Image Processing Pipeline

Complete Image Processing Workflow Input Image Preprocessing Resize, Denoise Filtering Blur, Sharpen Edge Detection Canny, Sobel Morphology Erosion, Dilation Common Filters: Gaussian Blur - Smooth Median Blur - Denoise Bilateral - Edge Preserve Edge Detectors: Canny Sobel Laplacian Scharr Morphological Operations: Erosion Dilation Opening Closing Gradient

Lesson 3.1: Image Smoothing & Blurring

Blurring removes noise and detail from images. Different blur techniques serve different purposes.

import cv2
import numpy as np

img = cv2.imread('noisy_image.jpg')

# 1. Gaussian Blur - Most commonly used, good for general smoothing
#    Uses weighted average, smoother result
gaussian = cv2.GaussianBlur(img, (5, 5), 0)
# Kernel size must be odd: (3,3), (5,5), (7,7), etc.
# Larger kernel = more blur

# 2. Median Blur - Excellent for salt-and-pepper noise
#    Replaces pixel with median of neighborhood
median = cv2.medianBlur(img, 5)
# Single number for kernel size (not tuple)

# 3. Bilateral Filter - Preserves edges while smoothing
#    Considers both spatial and intensity differences
bilateral = cv2.bilateralFilter(img, 9, 75, 75)
# Parameters: diameter, sigmaColor, sigmaSpace

# 4. Average Blur - Simple averaging
average = cv2.blur(img, (5, 5))

# Compare results
cv2.imshow('Original', img)
cv2.imshow('Gaussian Blur', gaussian)
cv2.imshow('Median Blur', median)
cv2.imshow('Bilateral Filter', bilateral)
cv2.imshow('Average Blur', average)

cv2.waitKey(0)
cv2.destroyAllWindows()
When to use which blur:
• Gaussian: General noise reduction, preprocessing
• Median: Salt-and-pepper noise removal
• Bilateral: Smoothing while keeping sharp edges (great for portraits)
• Average: Quick and simple, but less effective

Lesson 3.2: Edge Detection - Canny Algorithm

Edge detection identifies boundaries and significant transitions in images.
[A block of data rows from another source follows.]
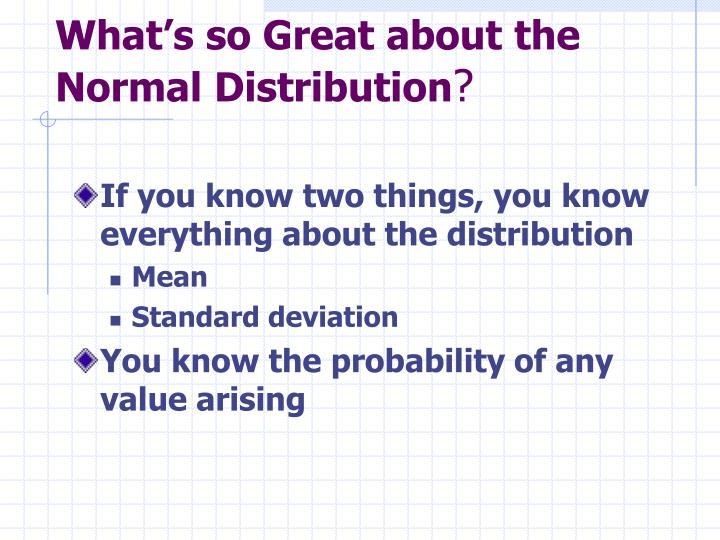 What's so Great about the Normal Distribution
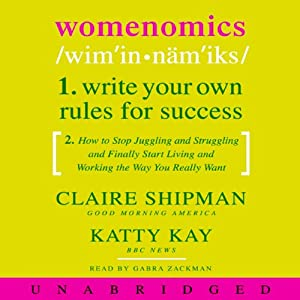 Womenomics: Write Your Own Rules for Success | [Claire Shipman, Katty Kay]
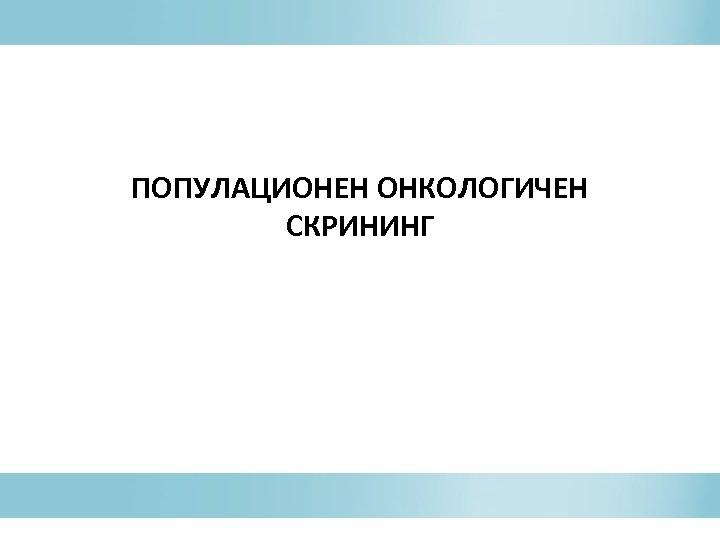 ПОПУЛАЦИОНЕН ОНКОЛОГИЧЕН СКРИНИНГ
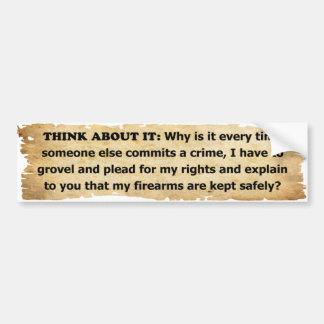 Why Must I Plead For My 2nd Amendment Rights? Car Bumper Sticker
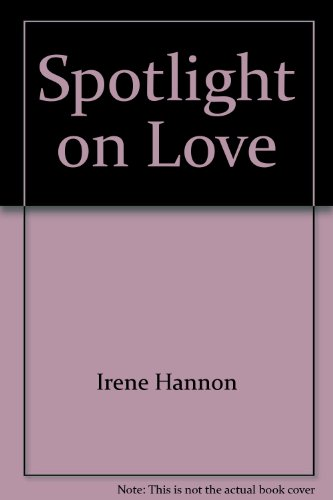 Spotlight on Love (0803489218) by Irene Hannon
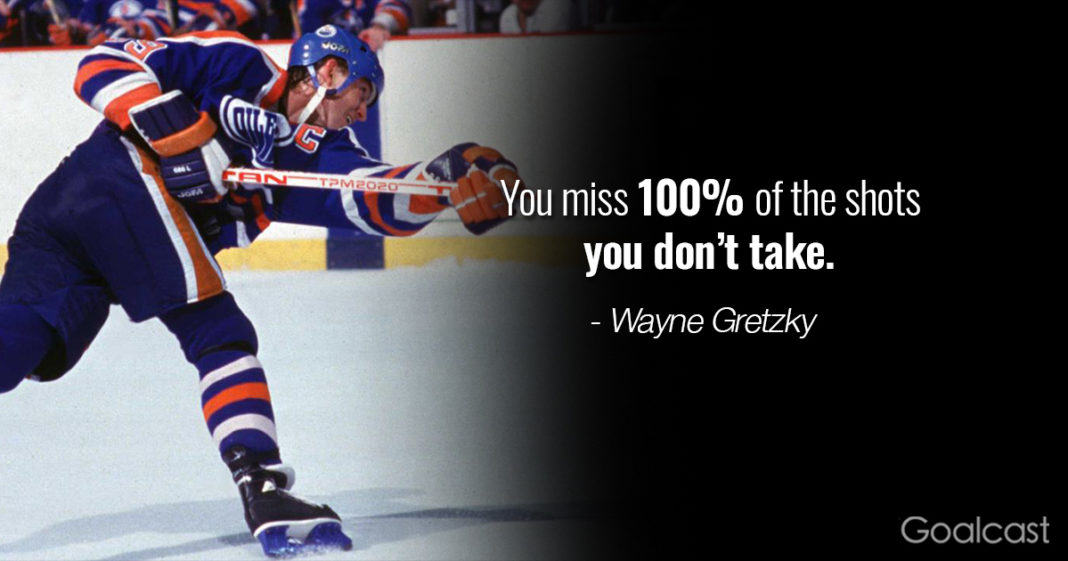 Wayne-gretzky-quote-you-miss-100-percent-of-the-chances-you-dont-take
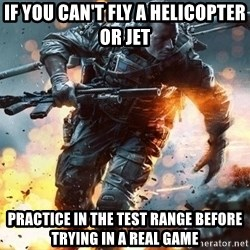 Battlefield 4  - If you can't fly a helicopter or jet practice in the test range before trying in a real game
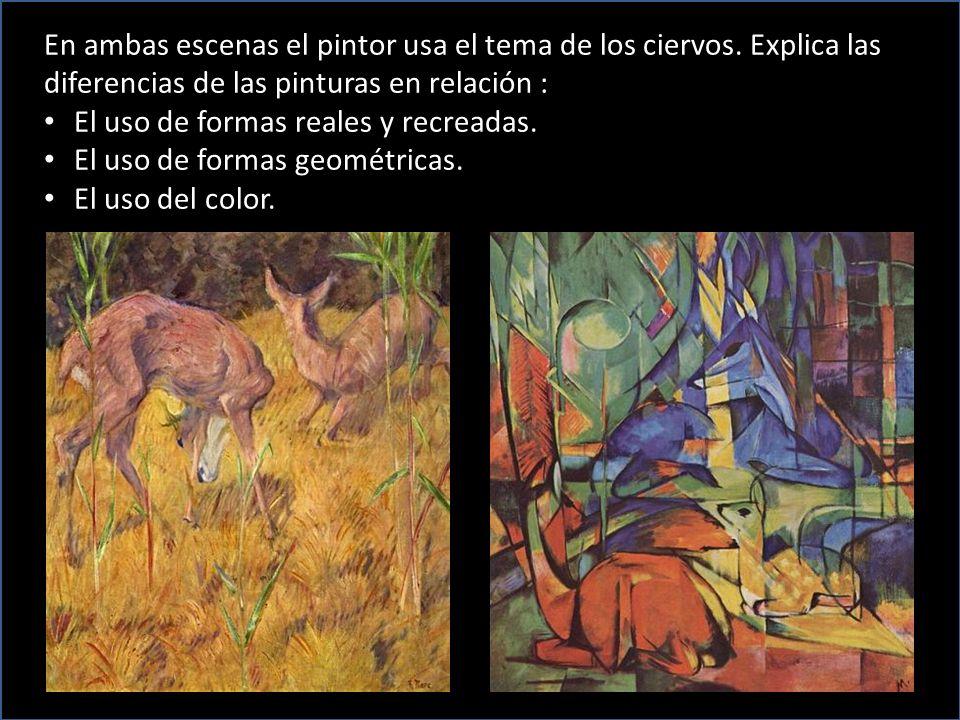 En ambas escenas el pintor usa el tema de los ciervos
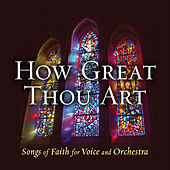 How Great Thou Art Songs of Faith by Various Artists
Canny is the most popular edge detector.

import cv2
import numpy as np

img = cv2.imread('building.jpg')
gray = cv2.cvtColor(img, cv2.COLOR_BGR2GRAY)

# Apply Gaussian blur first (reduces noise-induced false edges)
blurred = cv2.GaussianBlur(gray, (5, 5), 0)

# Canny Edge Detection
# cv2.Canny(image, threshold1, threshold2)
edges = cv2.Canny(blurred, 50, 150)

# Threshold1 (lower): edges weaker than this are discarded
# Threshold2 (upper): edges stronger than this are kept
# Edges between threshold1 and threshold2 are kept only if connected to strong edges

# Experiment with different thresholds
edges_low = cv2.Canny(blurred, 30, 100)   # More edges (sensitive)
edges_high = cv2.Canny(blurred, 100, 200)  # Fewer edges (strict)

# Automatic threshold calculation
sigma = 0.33
median_val = np.median(gray)
lower = int(max(0, (1.0 - sigma) * median_val))
upper = int(min(255, (1.0 + sigma) * median_val))
edges_auto = cv2.Canny(blurred, lower, upper)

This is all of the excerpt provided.